WYODRĘBNIONY TEKST:
################
Próbuję zrozumieć

2018-05-17 14:41

                        

Polska polityka – czyli tygiel spraw publicznych – to nie jest broszurka, tylko ładnych kilka tomów, może nawet dwie-trzy półki. Ogarnąć tego zapewne nie sposób, a nawet jeśli się ogarnie – to trudno trzymać wszystkie nitki naraz.

Stąd w tytule powyżej słowo „próbuję”.

Najwięcej z polityki mają w Polsce kamaryle. Wyjaśnijmy, co to za dziwadło. Otóż dla mnie Kamaryla – to zwieńczenie układanki, na którą składają się „parterowe” Kliki, te są zarządzane przez Koterie, a dopiero te są polem uprawnym dla Kamaryl.

Tak zwany zwykły człowiek żyje (ukrywa się) w przeświadczeniu, że istnieje życie poza-polityczne, że można się „odciąć” i „robić swoje”, co najwyżej Cesarz i Pan upomną się o swoje. Otóż od dawna jest to nieprawda. Gra wszystkich ze wszystkimi o wszystko (bellum omnium contra omnes) jest dziś w kulturach większości świata totalna, dotyczy wszystkiego, na czym spoczywa nasza uwaga. Jeśli nie odczuwamy tego na co dzień – to nie oznacza, że jesteśmy przezroczyści dla Sieci-Struktur-Systemów, tylko że przywykliśmy do ich obecności, spowszedniała nam, a może dodatkowo akurat „teraz” nic od nas nie chce ponad codzienność.

Trochę usypiająco działają na nas media: prasa codzienna i tygodniki, rozgłośnie radiowe i telewizyjne, media internetowe, itp. Serwują nam codzienny zgiełk, który irytuje i „zaszumia” (mówi się: własnych myśli nie mogę znaleźć). W tym jazgocie czujemy się jak w lesie: każde drzewo podobne do innych, brak punktów odniesienia i punktów orientacyjnych. Popadamy w sytuację, kiedy to „wiemy tak wiele, że nic nie wiemy”.

Kiedy już to poczujemy – jesteśmy „spreparowani” wedle oczekiwań politycznych. W oczekiwaniu odpoczynku reagujemy z użyciem życzliwie podpowiedzianych skrótów, wytrychów, stereotypów, kalek (od „kalka”). To oznacza, że myślimy cudzym językiem, klepiemy go machinalnie. O to IM chodzi.

Na przykład „interesujemy” się sondażami poparcia dla afiszów partyjnych. Niby wiemy, że wszyscy politycy są siebie warci – a mimo to stawiamy na niektórych.

Po czym szalejemy ze zdziwienia, że ci „niektórzy” okazują się zwykłymi świniami.

Aby przejść do sedna – opowiem pewną historię włoską. Sprzed lat

 

AAA

Otóż żyje jeszcze profesor Antonio Negri. Człowiek lewicy, nie przez wszystkich lewicowców akceptowany.
################
ZAPISANE DANE:
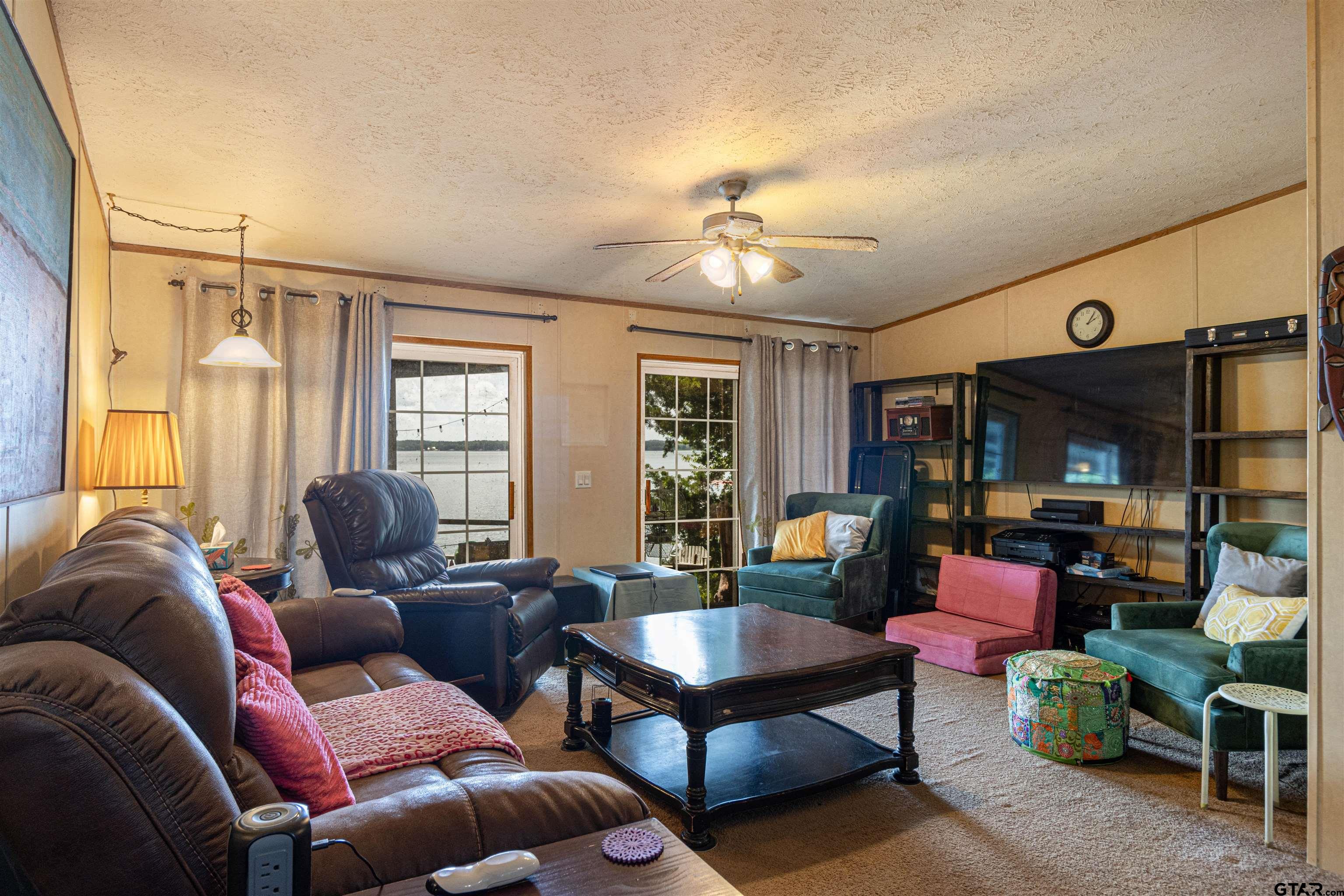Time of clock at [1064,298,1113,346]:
################
POLECENIA:
#1 Odpowiedz krótko na pytania do tekstu o polskiej polityce:
(a) Co jest zwieńczeniem układanki złożonej z klik i koterii?
(b) Jakim łacińskim wyrażeniem opisano grę wszystkich ze wszystkimi o wszystko?
(c) Jak nazywa się profesor wspomniany w ostatnim akapicie?
#2 Przetłumacz na angielski zdanie z tekstu o polskiej polityce: „Niby wiemy, że wszyscy politycy są siebie warci – a mimo to stawiamy na niektórych.”
Zapisane wiersze nie są potrzebne do pracy z tekstem.

ROZWIĄZANIA:
#1
(a) Kamaryla.
(b) Bellum omnium contra omnes.
(c) Antonio Negri.

#2 Supposedly we know that all politicians are as bad as each other – and yet we still back some of them.